Much has been done to improve application performance with higher speed systems, but as message rates and data sizes have increased, Gigabit Ethernet has become an inhibitor to achieving optimal performance. For market data, Gigabit Ethernet impedes performance during increased pricing update spikes due to the bandwidth limitations, switching and buffering architectures, and host side ability to drain data as fast as it is received.
For data delivery, time to deliver data to the processors is becoming more and more critical, and in many application environments it is the largest inhibitor to reducing wall clock or run times of the application. The options to change this are to either to linearly scale the data delivery mechanisms to increase concurrent session levels, but this does not necessarily reduce the time to deliver data, as the host connectivity using Gigabit Ethernet will still be a limiting factor.

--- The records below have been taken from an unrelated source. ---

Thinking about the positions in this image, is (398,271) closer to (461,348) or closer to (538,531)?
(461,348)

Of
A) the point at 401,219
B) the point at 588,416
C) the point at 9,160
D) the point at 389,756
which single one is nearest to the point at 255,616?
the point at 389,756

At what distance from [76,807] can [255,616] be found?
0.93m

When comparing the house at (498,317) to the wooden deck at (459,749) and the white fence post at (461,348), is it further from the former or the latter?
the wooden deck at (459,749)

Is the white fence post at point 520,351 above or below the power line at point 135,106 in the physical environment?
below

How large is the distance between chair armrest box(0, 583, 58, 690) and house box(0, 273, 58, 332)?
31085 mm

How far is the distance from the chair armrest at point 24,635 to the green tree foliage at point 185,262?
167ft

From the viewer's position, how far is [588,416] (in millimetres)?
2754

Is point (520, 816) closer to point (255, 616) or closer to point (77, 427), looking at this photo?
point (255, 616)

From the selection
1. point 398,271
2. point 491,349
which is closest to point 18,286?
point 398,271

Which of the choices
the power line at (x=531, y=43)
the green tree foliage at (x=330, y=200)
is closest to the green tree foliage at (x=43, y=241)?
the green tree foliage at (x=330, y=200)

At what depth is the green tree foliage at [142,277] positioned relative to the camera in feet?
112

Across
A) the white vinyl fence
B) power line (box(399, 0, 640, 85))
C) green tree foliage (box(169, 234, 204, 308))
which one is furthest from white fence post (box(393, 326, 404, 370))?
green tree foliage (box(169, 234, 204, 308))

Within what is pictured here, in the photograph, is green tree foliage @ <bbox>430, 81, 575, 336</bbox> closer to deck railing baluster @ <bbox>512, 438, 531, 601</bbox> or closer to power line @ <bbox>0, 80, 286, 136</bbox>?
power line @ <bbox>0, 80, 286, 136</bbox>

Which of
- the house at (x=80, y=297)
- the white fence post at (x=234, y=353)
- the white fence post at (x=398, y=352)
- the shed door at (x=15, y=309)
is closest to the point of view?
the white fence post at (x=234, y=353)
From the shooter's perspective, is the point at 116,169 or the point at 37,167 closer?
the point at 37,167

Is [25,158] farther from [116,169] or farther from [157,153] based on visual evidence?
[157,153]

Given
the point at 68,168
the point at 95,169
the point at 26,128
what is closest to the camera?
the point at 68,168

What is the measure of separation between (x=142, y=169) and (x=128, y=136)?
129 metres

10 Gigabit Ethernet will provide a delivery mechanism to benefit multicast and unicast traffic with a higher level of available bandwidth, which eliminates the hard performance walls of Gigabit Ethernet and through a reduction in latency for both message passing and data delivery.
The Nexus 5000 series of switches, with up to 52 ports of non-blocking, line rate 10 Gigabit Ethernet, is the optimal choice for these environments as it provides a high performance, low latency switching technology for host and storage connectivity. In addition to the low latency performance comes deterministic performance for port-to-port latency levels of no more than 3.2 microseconds and message-to-message (packet-to-packet) latency variations, or jitter, of less than 100 nanoseconds.